Mitgliederrechte sollen gestärkt werden
CDU ringt um neue Parteistruktur

Die CDU will sich angesichts veränderter gesellschaftlicher Realitäten und wechselnder Mehrheiten von einer Volkspartei zu einer "Bürgerpartei" wandeln.

dpa BAD SAAROW. Erste Schritte wurden auf der CDU-Vorstandsklausur am Wochenende in Bad Saarow (Brandenburg) eingeleitet. Dabei scheiterten Pläne von CDU - Generalsekretär Laurenz Meyer, die Macht und den Einfluss von CDU - Gliederungen wie der Frauenunion, der Jungen Union oder des in der Christlich-Demokratischen Arbeitnehmerschaft (CDA) vereigneten Arbeitnehmerflügels zu beschneiden.

Die CDU und ihr Generalsekretär haben bei der gewünschten Neustrukturierung vor allem soziale Netzwerke im Visier. In solchen Netzwerken sei eine wachsende Zahl sozial engagierter Bürger aktiv, mit denen die CDU stärker als bisher das Gespräch suchen wolle, sagte Meyer. Der Vorstand fasste einen entsprechenden Beschluss, der bis zum Parteitag Anfang Dezember von der Basis diskutiert werden soll.

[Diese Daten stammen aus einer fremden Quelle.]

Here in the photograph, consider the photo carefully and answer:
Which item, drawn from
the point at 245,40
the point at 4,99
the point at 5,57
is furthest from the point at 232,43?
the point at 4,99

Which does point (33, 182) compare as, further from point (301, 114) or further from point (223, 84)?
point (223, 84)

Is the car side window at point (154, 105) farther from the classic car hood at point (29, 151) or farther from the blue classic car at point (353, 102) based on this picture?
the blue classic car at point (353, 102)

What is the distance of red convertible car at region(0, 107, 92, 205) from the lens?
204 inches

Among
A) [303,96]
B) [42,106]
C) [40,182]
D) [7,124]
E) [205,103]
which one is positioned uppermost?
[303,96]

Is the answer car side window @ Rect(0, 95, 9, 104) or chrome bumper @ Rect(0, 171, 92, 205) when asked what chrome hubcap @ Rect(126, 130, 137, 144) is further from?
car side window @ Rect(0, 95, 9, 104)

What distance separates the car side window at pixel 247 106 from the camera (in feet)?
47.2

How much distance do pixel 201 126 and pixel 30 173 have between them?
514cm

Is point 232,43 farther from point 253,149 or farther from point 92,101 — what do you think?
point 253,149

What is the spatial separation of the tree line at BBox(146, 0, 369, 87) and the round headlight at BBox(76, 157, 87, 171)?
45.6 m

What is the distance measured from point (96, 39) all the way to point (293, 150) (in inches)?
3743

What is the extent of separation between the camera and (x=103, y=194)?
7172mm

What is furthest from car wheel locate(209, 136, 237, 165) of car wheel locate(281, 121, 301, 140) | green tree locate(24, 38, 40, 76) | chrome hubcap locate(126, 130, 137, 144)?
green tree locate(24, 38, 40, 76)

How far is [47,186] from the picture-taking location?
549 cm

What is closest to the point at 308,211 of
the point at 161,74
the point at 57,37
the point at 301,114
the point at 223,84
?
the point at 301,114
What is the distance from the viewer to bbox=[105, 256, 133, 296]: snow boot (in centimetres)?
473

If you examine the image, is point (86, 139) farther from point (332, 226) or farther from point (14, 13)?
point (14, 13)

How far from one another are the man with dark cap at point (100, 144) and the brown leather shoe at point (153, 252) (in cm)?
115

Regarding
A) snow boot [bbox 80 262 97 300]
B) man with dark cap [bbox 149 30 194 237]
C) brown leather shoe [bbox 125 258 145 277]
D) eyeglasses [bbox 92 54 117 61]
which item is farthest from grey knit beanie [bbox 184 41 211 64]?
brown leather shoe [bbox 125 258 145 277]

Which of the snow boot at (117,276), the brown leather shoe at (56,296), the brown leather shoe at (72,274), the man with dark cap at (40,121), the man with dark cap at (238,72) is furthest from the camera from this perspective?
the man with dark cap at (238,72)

"Die CDU als Bürgerpartei erhebt den Anspruch und verpflichtet sich dem Ziel, die Lücke zwischen Bürgergesellschaft und Politik wieder zu schließen", heißt es in einem umfangreichen Grundlagenpapier. Die Vereinigungen der CDU-Gliederungen reichten nicht mehr aus, um zu allen gesellschaftlichen Gruppen Brücken zu bauen. Deshalb müssten die Christdemokraten offen auf die sich bildende Bürgergesellschaft ohne feste Wurzeln in politischen Parteien zugehen. Eine Satzungsänderung soll ferner die Mitgliederechte in den Orts-, Bezirks- und Gemeindeverbänden stärken.